** PASSAGE TO READ **
--- --- ---

The decision to write the first feminist erotica in the country was not really a very conscious one. And to me, even now, I find the hoopla about erotica in India rather ludicrous because as a culture we have always had a very strong erotic leaning, be it in our temple architecture of Khajurao or Konark or in our texts like Jayadeva’s Geeta Govinda or Kalidasa’s Shakuntalam.
I carved Mrs. Meera Patel, the hero of Sita’s Curse from my own personal experience of seeing a particular Gujarati housewife, daily, on my way to work at the Times of India office in VT from Mahim where I lived. Sometimes hanging clothes on a flimsy plastic wire, feeding green chilies to a tota in a cheap wrought iron cage or running her hands over her full breasts, the Meera of my imagination almost became a daily obsession – a slow fire, as I soon started conjecturing about her life. Imagining her every single moment. The way she seemed trapped, soulless, sad, sabotaged by the simple irony of her own life. Till the floods of July 26th, 2005 of which I was also a victim, taking three days to reach home, battling a serious viral infection I contracted, being hospitalized…when I resumed work. She was no more. Sita’s Curse is my tribute to that memory. To a life unsung. A woman with the most melancholic eyes – like the color of rain. This is her story. This is her body. Her desires. The premise of the book also being – can desire be drowned? A woman’s desires.

--- --- ---

** SOURCE MATERIAL **
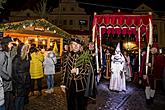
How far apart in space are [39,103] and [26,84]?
291cm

--- --- ---

** TASK INSTRUCTIONS **
Copy word for word the part of the passage on writing Sita's Curse between "The decision to" and "or Kalidasa’s Shakuntalam.", inclusive.

** WRITTEN SOLUTION **
The decision to write the first feminist erotica in the country was not really a very conscious one. And to me, even now, I find the hoopla about erotica in India rather ludicrous because as a culture we have always had a very strong erotic leaning, be it in our temple architecture of Khajurao or Konark or in our texts like Jayadeva’s Geeta Govinda or Kalidasa’s Shakuntalam.